→ Extracted material
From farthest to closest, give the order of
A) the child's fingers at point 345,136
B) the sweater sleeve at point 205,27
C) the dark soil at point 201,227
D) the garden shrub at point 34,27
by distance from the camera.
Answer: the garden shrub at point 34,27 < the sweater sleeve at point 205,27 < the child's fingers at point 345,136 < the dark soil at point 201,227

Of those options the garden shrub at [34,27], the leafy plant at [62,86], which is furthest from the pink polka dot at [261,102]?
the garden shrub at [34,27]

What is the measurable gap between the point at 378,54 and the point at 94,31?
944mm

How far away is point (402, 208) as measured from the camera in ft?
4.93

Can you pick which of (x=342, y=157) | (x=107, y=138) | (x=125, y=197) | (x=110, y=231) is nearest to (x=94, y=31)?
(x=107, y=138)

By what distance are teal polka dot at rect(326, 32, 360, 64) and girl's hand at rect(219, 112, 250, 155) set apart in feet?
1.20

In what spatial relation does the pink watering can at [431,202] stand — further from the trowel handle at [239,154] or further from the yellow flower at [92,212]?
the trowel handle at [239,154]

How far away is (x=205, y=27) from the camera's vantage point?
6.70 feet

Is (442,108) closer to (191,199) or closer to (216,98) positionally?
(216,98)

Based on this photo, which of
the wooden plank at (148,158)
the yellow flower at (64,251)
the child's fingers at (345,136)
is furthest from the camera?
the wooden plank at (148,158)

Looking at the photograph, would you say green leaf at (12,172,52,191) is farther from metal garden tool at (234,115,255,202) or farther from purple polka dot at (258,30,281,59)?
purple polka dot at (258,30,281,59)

→ Aim
Repeat word for word every line from the one that holds "Of those options" to the end. Both ends count.

→ Response to the exercise
Of those options the garden shrub at [34,27], the leafy plant at [62,86], which is furthest from the pink polka dot at [261,102]?
the garden shrub at [34,27]

What is the measurable gap between the point at 378,54 and the point at 94,31?
944mm

How far away is point (402, 208) as measured from the camera in ft?
4.93

Can you pick which of (x=342, y=157) | (x=107, y=138) | (x=125, y=197) | (x=110, y=231) is nearest to (x=94, y=31)?
(x=107, y=138)

By what distance are teal polka dot at rect(326, 32, 360, 64) and girl's hand at rect(219, 112, 250, 155) set apart in feet?
1.20

In what spatial relation does the pink watering can at [431,202] stand — further from the trowel handle at [239,154] or further from the yellow flower at [92,212]?
the trowel handle at [239,154]

How far away is (x=205, y=27) from the camera's vantage point?
6.70 feet

Is (442,108) closer to (191,199) or closer to (216,98) positionally?
(216,98)

Based on this photo, which of
the wooden plank at (148,158)
the yellow flower at (64,251)
the child's fingers at (345,136)
is furthest from the camera?
the wooden plank at (148,158)

Looking at the photograph, would you say green leaf at (12,172,52,191) is farther from metal garden tool at (234,115,255,202) or farther from purple polka dot at (258,30,281,59)?
purple polka dot at (258,30,281,59)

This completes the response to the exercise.